Exercise prompt:
Reproduce verbatim the data lines from the one containing "How far away from the viewer" through the end of the data, with that first line included.

________

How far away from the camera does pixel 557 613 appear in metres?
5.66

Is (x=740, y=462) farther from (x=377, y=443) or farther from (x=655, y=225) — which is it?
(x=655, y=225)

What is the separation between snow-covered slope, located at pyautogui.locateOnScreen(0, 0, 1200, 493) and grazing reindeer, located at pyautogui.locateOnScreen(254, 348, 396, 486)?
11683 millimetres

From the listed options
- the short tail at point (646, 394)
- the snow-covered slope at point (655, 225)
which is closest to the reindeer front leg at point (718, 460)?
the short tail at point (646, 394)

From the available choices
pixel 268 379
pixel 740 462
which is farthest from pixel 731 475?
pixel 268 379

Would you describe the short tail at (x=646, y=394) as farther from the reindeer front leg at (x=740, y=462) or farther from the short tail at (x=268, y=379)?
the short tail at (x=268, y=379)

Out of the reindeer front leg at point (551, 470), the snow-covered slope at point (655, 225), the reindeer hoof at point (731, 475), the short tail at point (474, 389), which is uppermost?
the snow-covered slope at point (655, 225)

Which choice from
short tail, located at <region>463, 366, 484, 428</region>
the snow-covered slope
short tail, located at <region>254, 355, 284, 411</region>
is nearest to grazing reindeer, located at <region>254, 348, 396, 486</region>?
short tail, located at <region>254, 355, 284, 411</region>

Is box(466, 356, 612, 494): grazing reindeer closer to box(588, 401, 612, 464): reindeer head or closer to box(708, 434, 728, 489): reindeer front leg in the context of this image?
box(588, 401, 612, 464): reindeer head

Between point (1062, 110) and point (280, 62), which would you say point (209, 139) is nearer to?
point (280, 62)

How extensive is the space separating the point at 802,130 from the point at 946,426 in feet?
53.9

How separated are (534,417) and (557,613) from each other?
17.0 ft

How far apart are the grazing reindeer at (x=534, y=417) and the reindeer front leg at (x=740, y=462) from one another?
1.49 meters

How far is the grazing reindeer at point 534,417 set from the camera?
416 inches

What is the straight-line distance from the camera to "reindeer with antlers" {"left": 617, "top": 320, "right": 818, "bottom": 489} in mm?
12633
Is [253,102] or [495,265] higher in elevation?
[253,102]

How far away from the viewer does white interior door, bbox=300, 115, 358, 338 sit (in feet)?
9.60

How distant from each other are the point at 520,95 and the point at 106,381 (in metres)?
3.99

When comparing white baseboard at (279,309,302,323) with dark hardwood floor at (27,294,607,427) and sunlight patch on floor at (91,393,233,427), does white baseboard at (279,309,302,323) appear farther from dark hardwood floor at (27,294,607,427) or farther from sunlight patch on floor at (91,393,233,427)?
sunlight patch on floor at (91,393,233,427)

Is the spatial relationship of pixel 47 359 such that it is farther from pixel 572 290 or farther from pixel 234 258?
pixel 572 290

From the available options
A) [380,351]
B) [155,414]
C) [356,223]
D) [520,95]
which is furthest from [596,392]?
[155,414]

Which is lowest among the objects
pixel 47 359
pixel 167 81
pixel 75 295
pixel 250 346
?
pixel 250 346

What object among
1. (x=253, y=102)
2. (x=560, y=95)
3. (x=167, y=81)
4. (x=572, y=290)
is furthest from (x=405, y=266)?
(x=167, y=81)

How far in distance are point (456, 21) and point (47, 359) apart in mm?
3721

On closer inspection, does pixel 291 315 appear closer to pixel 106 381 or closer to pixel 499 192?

________

The answer:
How far away from the viewer does white interior door, bbox=300, 115, 358, 338 sit (in feet)?
9.60

How distant from each other are the point at 520,95 and the point at 106,381 (in metres)?
3.99

When comparing white baseboard at (279,309,302,323) with dark hardwood floor at (27,294,607,427) and sunlight patch on floor at (91,393,233,427), does white baseboard at (279,309,302,323) appear farther from dark hardwood floor at (27,294,607,427) or farther from sunlight patch on floor at (91,393,233,427)?
sunlight patch on floor at (91,393,233,427)

Is the spatial relationship of pixel 47 359 such that it is farther from pixel 572 290 or farther from pixel 234 258?
pixel 572 290

From the available options
A) [380,351]
B) [155,414]
C) [356,223]
D) [520,95]
which is furthest from [596,392]?
[155,414]

Which is lowest among the objects
pixel 47 359
pixel 167 81
pixel 75 295
pixel 250 346
?
pixel 250 346

What object among
1. (x=253, y=102)
2. (x=560, y=95)
3. (x=167, y=81)
4. (x=572, y=290)
is furthest from (x=405, y=266)?
(x=167, y=81)

How far in distance are point (456, 21) and point (47, 359) apart in mm?
3721

On closer inspection, does pixel 291 315 appear closer to pixel 106 381 or closer to pixel 499 192?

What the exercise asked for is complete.